— Selected passage —
*** Block opens ***

Newborn infants in Rhode Island will leave the hospital with two things: a birth certificate and bank account.
Starting this month, the Ocean State is streamlining an existing college savings program known as CollegeBoundBaby. Since the initiative’s start in 2010, enrolled infants each receive $100 in a 529 savings plan from Rhode Island, but it’s been highly underutilized due to a unwieldy application that required parents to supply multiple pages of information and pick an investment strategy. As a result, only 400 families enrolled, according to the Providence Journal.
But now, parents can now sign up the day their child is born by simply checking a box on the birth certificate form, a small fix that the newly elected governor hopes will boost the program’s reach.
“The system now requires parents to take the initiative to open an account,” says Governor Gina Raimondo, the state’s first female governor. “With this program, before the parents leave the hospital, all they have to do is put an X in the right box and boom, the account will be set up.”

*** Block closes ***

— Given data —
*** Block opens ***

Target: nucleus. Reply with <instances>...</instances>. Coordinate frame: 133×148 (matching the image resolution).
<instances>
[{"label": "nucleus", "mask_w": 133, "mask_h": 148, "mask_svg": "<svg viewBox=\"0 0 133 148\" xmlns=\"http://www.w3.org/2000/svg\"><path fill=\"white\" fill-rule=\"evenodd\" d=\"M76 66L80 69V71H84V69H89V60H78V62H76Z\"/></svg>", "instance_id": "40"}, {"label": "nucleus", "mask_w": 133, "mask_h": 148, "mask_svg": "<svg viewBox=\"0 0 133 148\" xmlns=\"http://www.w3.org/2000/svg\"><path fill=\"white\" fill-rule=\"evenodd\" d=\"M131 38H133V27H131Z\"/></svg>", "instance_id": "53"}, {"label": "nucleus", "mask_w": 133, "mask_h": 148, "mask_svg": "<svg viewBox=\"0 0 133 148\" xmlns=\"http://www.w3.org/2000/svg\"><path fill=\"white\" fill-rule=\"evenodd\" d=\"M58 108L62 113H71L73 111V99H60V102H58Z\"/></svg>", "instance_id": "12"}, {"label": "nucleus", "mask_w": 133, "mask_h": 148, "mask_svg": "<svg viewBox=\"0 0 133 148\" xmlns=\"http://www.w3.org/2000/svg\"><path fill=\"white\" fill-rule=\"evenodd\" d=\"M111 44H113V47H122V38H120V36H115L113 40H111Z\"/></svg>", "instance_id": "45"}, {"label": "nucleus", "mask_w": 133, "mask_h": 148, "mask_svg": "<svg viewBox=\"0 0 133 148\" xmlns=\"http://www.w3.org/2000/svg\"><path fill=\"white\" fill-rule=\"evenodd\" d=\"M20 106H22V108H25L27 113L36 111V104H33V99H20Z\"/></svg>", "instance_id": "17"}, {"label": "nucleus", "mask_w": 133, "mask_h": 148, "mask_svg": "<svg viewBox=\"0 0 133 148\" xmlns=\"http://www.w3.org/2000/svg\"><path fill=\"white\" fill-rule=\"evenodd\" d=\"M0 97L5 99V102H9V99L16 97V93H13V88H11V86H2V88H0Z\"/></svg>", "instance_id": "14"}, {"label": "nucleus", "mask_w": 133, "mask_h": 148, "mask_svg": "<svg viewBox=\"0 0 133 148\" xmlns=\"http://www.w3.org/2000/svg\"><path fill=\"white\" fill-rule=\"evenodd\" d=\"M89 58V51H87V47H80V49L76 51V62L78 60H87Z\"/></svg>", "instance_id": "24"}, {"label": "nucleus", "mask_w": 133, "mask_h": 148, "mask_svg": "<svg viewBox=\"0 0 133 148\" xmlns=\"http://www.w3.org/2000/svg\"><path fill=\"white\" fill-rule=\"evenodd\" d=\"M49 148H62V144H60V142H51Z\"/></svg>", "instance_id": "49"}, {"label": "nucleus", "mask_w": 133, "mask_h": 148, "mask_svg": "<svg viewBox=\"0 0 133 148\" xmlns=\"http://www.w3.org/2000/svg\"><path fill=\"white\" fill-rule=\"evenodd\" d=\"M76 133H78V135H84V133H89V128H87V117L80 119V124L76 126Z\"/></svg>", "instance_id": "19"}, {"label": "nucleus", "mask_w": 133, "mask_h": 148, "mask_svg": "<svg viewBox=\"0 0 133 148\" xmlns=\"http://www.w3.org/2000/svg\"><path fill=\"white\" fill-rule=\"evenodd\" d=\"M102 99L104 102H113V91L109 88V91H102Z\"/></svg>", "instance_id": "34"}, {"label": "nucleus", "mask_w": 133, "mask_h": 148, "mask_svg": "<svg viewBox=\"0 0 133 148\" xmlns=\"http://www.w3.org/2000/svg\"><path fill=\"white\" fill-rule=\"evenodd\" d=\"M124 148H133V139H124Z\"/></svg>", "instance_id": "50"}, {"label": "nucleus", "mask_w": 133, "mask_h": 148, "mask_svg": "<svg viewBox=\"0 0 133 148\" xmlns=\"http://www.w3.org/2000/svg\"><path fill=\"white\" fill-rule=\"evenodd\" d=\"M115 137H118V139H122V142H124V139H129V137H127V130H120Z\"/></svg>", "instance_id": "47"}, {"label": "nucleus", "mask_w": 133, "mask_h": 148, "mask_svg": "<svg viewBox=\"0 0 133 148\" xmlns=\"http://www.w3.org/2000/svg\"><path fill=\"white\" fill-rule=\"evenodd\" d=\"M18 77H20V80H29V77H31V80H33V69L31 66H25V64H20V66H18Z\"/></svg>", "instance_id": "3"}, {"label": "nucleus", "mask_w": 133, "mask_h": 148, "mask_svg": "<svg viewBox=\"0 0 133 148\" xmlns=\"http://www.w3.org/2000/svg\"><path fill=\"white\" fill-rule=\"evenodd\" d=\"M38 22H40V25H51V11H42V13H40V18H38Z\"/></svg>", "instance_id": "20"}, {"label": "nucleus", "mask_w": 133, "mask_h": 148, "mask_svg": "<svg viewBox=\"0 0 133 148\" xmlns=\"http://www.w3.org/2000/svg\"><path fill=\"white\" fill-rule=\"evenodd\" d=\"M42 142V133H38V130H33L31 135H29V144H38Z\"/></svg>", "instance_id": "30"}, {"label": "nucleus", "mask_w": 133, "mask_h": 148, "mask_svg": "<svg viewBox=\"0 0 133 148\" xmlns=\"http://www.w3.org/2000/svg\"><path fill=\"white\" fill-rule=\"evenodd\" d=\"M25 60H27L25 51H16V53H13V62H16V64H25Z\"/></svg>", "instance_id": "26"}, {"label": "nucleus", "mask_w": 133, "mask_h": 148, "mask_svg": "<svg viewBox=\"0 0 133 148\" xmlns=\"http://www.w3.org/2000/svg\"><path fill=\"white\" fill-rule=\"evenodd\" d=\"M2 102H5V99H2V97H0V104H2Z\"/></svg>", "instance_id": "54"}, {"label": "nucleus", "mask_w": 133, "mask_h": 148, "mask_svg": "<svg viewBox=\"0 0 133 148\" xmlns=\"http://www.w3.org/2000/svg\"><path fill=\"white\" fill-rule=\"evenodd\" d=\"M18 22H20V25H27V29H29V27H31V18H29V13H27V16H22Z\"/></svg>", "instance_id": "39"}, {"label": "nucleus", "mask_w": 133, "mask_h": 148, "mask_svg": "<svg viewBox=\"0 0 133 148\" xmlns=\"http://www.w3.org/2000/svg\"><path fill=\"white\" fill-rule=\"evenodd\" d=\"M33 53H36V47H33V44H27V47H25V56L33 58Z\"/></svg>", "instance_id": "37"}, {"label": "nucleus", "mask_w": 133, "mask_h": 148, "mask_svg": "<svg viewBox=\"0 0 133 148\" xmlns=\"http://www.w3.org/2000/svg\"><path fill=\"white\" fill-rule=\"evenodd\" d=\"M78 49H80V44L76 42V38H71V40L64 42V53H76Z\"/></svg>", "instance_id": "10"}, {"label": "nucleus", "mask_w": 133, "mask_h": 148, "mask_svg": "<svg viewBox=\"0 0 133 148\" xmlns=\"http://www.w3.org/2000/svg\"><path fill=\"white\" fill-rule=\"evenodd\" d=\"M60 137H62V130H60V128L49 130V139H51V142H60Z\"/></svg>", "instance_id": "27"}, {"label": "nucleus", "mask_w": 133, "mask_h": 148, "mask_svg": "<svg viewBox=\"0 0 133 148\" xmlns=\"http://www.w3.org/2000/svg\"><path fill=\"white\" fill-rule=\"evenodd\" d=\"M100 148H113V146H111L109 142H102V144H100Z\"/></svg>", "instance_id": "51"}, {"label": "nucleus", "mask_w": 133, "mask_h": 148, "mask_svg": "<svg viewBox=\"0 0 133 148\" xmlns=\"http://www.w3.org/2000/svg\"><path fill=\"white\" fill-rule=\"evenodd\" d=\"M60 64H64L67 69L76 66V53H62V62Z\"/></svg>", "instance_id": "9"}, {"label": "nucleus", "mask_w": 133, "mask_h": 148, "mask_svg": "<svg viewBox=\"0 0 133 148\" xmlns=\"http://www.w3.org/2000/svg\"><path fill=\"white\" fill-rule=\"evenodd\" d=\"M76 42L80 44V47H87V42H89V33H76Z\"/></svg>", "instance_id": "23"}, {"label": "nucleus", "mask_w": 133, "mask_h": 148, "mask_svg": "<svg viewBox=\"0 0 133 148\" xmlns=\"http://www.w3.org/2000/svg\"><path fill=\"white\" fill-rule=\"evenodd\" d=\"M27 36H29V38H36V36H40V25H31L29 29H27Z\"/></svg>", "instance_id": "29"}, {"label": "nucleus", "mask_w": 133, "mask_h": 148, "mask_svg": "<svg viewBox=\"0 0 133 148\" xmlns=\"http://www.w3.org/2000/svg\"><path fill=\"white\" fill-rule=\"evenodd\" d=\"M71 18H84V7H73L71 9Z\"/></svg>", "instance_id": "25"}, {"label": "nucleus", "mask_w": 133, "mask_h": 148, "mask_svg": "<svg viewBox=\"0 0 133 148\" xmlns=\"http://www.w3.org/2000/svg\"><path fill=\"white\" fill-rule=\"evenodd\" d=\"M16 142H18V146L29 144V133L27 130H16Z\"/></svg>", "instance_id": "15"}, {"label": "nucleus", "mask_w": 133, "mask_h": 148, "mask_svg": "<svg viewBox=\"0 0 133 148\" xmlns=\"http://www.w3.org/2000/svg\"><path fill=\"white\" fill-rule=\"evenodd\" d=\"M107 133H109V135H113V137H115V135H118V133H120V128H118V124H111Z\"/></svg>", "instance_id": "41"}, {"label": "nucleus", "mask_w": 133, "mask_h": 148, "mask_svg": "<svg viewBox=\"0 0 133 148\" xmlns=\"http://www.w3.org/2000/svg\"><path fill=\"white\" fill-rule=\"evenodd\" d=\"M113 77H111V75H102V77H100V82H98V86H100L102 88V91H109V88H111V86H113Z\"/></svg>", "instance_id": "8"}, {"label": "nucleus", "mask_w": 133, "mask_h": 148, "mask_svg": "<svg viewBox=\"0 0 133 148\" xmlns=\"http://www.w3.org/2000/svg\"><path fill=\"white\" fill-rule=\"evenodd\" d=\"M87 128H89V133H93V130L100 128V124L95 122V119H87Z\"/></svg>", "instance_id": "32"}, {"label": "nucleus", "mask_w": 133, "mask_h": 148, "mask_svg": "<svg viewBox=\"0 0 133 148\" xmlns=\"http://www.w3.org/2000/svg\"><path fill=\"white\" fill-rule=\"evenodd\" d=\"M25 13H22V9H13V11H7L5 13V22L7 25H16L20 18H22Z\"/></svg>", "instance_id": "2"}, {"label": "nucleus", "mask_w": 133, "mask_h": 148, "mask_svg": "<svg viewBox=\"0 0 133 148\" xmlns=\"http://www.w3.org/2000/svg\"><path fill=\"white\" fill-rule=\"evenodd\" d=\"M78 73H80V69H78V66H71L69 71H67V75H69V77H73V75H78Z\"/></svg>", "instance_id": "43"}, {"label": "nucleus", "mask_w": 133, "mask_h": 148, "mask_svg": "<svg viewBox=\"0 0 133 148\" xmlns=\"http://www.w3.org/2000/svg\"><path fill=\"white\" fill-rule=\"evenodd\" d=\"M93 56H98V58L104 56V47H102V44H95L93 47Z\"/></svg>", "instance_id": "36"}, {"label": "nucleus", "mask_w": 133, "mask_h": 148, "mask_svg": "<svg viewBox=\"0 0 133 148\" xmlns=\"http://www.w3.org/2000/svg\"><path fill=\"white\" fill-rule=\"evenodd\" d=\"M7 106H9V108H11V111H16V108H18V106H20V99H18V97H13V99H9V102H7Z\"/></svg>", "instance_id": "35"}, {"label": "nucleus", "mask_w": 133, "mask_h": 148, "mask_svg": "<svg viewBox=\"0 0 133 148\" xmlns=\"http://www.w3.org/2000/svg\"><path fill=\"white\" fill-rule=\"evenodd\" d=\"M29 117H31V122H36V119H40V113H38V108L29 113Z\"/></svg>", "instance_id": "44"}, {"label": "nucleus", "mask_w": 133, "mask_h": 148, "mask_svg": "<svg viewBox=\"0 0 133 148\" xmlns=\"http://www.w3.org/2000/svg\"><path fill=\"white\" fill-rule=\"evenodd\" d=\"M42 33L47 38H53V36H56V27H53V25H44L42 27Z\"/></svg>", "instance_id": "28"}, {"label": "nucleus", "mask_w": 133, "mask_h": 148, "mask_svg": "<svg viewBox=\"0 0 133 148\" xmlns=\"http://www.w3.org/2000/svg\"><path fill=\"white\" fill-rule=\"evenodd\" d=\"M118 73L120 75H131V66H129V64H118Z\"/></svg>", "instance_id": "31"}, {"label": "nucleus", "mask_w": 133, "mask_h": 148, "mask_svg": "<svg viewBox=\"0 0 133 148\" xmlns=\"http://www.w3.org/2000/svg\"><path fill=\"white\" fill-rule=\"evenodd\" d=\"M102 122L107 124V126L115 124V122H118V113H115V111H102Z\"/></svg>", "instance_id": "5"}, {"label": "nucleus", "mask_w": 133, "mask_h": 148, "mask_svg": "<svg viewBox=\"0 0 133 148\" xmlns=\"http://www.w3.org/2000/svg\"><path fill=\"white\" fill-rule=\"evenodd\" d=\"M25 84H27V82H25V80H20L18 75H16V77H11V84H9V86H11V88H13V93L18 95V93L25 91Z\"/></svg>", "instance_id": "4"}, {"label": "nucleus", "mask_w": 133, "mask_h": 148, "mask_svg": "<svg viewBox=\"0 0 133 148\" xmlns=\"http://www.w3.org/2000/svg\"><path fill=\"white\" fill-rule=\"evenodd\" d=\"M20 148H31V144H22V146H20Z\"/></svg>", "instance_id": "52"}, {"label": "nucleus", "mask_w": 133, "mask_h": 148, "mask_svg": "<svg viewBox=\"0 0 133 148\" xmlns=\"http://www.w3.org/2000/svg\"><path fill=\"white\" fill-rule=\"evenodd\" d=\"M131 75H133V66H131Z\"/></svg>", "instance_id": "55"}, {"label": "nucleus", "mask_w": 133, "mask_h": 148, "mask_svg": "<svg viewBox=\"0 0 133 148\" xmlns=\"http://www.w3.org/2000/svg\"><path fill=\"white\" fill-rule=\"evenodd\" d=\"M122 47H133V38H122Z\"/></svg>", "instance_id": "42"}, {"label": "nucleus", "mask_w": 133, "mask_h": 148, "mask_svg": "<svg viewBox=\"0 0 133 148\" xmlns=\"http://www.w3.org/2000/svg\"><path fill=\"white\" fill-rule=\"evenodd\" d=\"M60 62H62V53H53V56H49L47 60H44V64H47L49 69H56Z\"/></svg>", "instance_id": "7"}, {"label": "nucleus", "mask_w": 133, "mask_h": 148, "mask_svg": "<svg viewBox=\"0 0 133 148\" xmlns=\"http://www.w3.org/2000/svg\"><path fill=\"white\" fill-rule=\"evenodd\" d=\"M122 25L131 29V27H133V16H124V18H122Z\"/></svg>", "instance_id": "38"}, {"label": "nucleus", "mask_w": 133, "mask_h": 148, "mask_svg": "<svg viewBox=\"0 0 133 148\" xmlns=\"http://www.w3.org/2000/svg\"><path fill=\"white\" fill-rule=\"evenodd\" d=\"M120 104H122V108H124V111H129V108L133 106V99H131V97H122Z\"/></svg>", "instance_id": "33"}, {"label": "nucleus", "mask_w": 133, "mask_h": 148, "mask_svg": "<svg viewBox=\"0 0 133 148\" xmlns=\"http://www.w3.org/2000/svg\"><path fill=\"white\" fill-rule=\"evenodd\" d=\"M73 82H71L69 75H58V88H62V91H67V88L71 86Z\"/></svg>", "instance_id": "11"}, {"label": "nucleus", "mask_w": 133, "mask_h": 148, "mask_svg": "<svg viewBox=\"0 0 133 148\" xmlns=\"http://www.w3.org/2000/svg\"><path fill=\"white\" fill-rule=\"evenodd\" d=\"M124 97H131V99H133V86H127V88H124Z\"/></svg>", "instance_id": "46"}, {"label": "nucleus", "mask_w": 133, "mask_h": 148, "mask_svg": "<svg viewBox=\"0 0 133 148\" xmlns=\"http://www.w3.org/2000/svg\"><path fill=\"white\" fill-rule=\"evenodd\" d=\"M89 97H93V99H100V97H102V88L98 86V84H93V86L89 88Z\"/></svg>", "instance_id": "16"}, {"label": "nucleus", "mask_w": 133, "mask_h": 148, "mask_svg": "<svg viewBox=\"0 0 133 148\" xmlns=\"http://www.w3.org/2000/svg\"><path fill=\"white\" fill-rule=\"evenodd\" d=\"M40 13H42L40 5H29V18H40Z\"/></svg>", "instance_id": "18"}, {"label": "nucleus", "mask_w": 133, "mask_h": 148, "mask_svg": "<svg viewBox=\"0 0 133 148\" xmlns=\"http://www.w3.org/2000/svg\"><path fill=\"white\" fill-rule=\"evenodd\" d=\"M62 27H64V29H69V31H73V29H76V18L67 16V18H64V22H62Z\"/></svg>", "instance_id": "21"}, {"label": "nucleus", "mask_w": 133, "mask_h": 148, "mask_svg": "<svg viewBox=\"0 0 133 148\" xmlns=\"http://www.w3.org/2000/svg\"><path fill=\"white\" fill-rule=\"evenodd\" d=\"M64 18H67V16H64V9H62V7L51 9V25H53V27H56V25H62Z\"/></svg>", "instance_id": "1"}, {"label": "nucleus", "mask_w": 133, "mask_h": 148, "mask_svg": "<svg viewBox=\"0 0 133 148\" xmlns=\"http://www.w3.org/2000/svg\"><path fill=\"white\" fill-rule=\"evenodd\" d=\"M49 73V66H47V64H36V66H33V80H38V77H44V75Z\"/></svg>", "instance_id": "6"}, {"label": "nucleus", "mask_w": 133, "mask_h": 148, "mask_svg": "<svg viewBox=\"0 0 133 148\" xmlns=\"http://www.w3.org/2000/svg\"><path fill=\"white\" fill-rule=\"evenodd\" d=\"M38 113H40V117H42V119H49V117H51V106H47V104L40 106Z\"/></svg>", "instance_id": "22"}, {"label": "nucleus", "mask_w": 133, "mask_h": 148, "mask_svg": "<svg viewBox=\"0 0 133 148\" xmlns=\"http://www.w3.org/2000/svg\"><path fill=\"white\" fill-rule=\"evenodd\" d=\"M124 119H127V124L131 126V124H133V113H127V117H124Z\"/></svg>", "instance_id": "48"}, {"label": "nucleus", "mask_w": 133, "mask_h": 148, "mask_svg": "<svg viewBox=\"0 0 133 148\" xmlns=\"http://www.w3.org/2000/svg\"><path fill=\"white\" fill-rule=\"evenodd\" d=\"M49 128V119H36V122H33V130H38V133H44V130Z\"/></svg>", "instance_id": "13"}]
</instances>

*** Block closes ***

— Your tasks —
(1) Answer these questions from the CollegeBoundBaby passage:
(a) In what year did the initiative start?
(b) What must parents now do on the birth certificate form to sign up?
(c) Who is quoted describing how the account will be set up?
(2) Return the portion of the CollegeBoundBaby passage starting with "But now, parents" and going on through "the program’s reach.", copied word for word.
The data has no connection to the CollegeBoundBaby passage.

— Written answers —
(1)
(a) 2010
(b) Check a box.
(c) Governor Gina Raimondo

(2)
But now, parents can now sign up the day their child is born by simply checking a box on the birth certificate form, a small fix that the newly elected governor hopes will boost the program’s reach.